But we found that bpf_skb_adjust_room() had a number of unexpected behaviours which limited how we could use it. At the time of writing, bpf_skb_adjust_room():
- is restricted as to where in the packet the room adjustment applies (you cannot remove bytes from the very start of the packet, for example);
- is also restricted as to the size of the room adjustment depending on the nature of the packet (the resulting packet post-adjustment must have a minimum size which is informed by whether the packet has an IPv4 or IPv6 header).
The first limitation was an issue since we wanted to strip encapsulating headers from the start of the packet, but bpf_skb_adjust_room() doesn't support that.
We managed to work around this in the end by being a bit creative with how we strip the encapsulating headers.
The second limitation was an issue since by default the packet size checks inside bpf_skb_adjust_room() were such that small packets could be rejected as "too small" when IPv6 was used in the encapsulating headers. This was rejecting ARP packets, and hence breaking the datapath.
Fortunately, there is a flag, BPF_F_ADJ_ROOM_DECAP_L3_IPV4, which allows us to work around the packet length assumptions in bpf_skb_adjust_room(), at least for our usecase. Sadly not all kernels have BPF_F_ADJ_ROOM_DECAP_L3_IPV4, so not all kernels can use IPv6 with our demo.
Figuring out how to make use of bpf_skb_adjust_room() was not easy. We ended up having to dig into the kernel code to see how things worked in the helper; and reviewed the git history to get context on why the helper is implemented the way it is.
Packet checksumming
The other main pain point for the demo program is around packet checksums.
Specifically when using IPv6 and UDP in the outer encapsulation headers: due to IPv6 having no checksum mechanism it is mandatory to add a valid checksum in the UDP header.
When running as a part of the native kernel environment, code has support from the network stack for checksumming. There are facilities for performing partial checksums, keeping track of what has been checksummed and what has not, and offloading checksumming to hardware where such support is available.
In the eBPF environment, this isn't so much the case.

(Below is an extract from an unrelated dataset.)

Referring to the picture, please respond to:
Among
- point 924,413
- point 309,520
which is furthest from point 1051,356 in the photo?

At the time of writing the only approach we have found is to simply perform the checksum for the entire encapsulated packet in the eBPF code directly.

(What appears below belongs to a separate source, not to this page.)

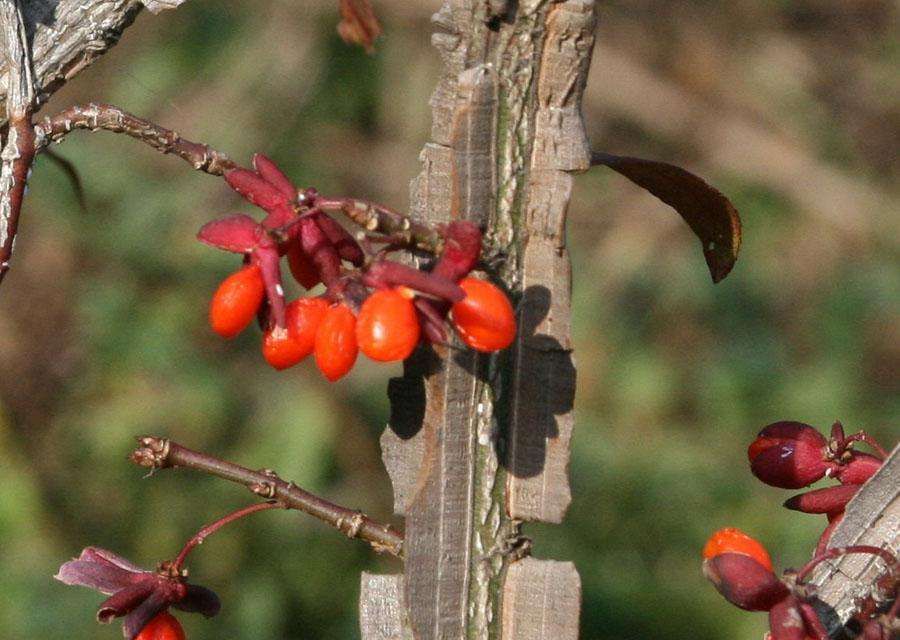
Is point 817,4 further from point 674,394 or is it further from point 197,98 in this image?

Given that in a lot of cases the encapsulated packet has been checksummed already this is a sub-optimal approach.
Furthermore, trying to implement the checksum in eBPF was not without its difficulties.
Although writing a loop to step through the packet seems fairly straight-forward, you may remember that one of the verifier's jobs is to prevent unbounded looping in eBPF code. It can be difficult to convince the verifier that a given loop will terminate!

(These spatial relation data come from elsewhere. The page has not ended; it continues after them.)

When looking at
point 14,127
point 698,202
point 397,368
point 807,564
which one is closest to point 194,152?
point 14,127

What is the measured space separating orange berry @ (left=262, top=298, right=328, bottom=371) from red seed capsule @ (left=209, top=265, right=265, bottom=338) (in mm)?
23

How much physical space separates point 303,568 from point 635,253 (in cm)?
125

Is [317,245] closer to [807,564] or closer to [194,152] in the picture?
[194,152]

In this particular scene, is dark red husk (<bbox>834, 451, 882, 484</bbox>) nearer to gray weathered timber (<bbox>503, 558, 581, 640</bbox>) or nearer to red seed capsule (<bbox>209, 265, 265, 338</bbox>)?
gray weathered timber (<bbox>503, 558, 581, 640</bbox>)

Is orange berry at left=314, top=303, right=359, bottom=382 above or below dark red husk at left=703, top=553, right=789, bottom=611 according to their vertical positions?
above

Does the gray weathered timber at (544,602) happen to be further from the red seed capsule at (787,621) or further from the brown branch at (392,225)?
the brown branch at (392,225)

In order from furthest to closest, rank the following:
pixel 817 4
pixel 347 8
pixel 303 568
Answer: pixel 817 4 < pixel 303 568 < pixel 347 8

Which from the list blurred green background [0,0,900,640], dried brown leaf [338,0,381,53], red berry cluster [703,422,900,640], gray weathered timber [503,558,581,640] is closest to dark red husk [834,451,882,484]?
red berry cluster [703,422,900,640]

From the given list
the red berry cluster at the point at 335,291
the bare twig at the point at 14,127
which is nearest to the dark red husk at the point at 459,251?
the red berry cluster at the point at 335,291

Happily, this is a problem other people have already solved by means of an eBPF helper bpf_loop(). This API provides a verifier-blessed way to perform arbitrary looping, albeit while still having to call out a bounded maximum number of loop iterations.
The downside is that this places another kernel-version restriction on our eBPF program: the kernel needs to have bpf_loop() in order for us to be able to use IPv6/UDP encapsulation.
Reading packet contents
Our application depends on parsing the headers of an incoming encapsulated packet in order to determine the L2TP session context for that packet.
In order to do that, we need to read the packet contents!
Exactly how this is done is a little unclear on the face of things.
Our program has access to a struct __sk_buff pointer, which is a mirror of an internal kernel structure, and contains a __u32 field called data.
The data field would seem to be the thing to access to get at packet data, but:
- it's in the middle of the structure so it's clearly not an allocated array,
- __u32 looks like it's too small to represent a pointer on 64 bit hardware.
Most C programmers will be scratching their heads at this point and wondering: "What's going on?".
The answer lies in the verifier, which will convert accesses to the struct __sk_buff members into accesses into the internal kernel structure, performing checks along the way.
Although the data field doen't obviously point to a data buffer, accesses to the field will result in accesses to the packet data buffer once the verifier has interpreted the read instructions.
So we just need to convince the compiler that the data field is actually a pointer, and we can then access it as a normal memory buffer, more or less. Our eBPF code has a macro which does this:
#define skb_ptr(_p) ((char *)(long)(_p))
This would be called on a data field like so:
char *ptr = skb_ptr(skb->data);
This technique is borrowed from the kernel bpf tests.
However, when reading from such a pointer we need to take some extra steps to show the verifier that we are not reading outside the bounds of the packet buffer.
To do so we need to explicitly check that the pointer hasn't exceeded the data_end field in struct __sk_buff.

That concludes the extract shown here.